Intel just refreshed their Core X Series processors, giving them a small bump in clock speed and increasing the PCI-E lane count on the lowest end model. Since Cinema 4D benefits from both clock speed and core count, in different ways, we are going to compare these new CPUs against their predecessors as well as other processor models from both Intel and AMD.
To create a comprehensive comparison, we included Intel's previous generation of Core X processors – specifically, those which match the new chips in core count and price – as well as Intel's mainstream 9th Gen Core series, AMD Ryzen, and AMD Threadripper models. If you would like more details about the full hardware configurations we tested, click here to expand the following section.
Cinebench provides three scores when running in advanced mode: CPU (it isn't specified, but this is the multi-core result), CPU (Single Core), and OpenGL. The last of those is somewhat impacted by the CPU, but is more about the video card – so we aren't including it here. We'll start off instead with the overall, multi-threaded CPU scores. This shows how each CPU compares when rendering a still frame with the built-in C4D renderer. AMD's processors are shown in red, with Intel's in blue – and the new models darker, to stand out:
In addition, we broke out these results into three smaller graphs to make it easier to look at the isolated performance of similar CPUs:
We also charted single-core CPU performance, which shows roughly how well these processors handle tasks like modeling and physics simulation within Cinema 4D. This covers general usage and also impacts the time taken between rendering each frame in an animation:
In both the high-end and mid-range price brackets, these new Intel processors surpass their predecessors but fall far short of AMD's Threadripper models. Intel will have to do something more substantial in future generations if they want to close that gap or pull ahead.

(Dataset entries)
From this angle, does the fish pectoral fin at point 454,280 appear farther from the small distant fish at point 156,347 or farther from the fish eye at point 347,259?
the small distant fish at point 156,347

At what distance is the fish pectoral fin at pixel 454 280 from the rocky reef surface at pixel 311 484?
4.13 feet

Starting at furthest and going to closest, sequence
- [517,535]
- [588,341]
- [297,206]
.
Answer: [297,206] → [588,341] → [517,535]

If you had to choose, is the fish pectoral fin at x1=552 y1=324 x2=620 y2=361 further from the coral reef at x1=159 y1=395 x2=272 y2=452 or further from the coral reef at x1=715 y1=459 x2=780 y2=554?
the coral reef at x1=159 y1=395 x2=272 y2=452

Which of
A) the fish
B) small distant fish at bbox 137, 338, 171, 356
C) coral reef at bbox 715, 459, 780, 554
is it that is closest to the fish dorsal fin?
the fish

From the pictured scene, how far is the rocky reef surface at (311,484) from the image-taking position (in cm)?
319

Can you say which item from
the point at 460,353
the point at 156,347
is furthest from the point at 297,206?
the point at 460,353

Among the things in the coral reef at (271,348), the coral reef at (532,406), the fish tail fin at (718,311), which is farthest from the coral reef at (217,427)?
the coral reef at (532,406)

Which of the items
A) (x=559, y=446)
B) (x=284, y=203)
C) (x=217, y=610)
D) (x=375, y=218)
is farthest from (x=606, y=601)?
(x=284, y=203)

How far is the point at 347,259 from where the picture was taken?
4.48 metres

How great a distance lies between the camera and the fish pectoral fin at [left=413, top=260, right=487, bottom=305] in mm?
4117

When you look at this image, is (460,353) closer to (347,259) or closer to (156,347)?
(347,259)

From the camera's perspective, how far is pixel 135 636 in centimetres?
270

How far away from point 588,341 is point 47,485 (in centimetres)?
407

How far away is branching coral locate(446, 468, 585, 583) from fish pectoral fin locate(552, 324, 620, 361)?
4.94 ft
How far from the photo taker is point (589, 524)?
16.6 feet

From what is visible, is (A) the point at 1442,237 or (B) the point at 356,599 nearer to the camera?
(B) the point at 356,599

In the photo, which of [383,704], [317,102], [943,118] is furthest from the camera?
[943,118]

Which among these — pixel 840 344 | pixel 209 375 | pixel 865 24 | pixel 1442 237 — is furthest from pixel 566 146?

### Work to do
Reproduce, word for word, the stretch of the processor benchmark article starting at "To create a" and ending at "the following section.". These items come from a separate source.

### Solution to this exercise
To create a comprehensive comparison, we included Intel's previous generation of Core X processors – specifically, those which match the new chips in core count and price – as well as Intel's mainstream 9th Gen Core series, AMD Ryzen, and AMD Threadripper models. If you would like more details about the full hardware configurations we tested, click here to expand the following section.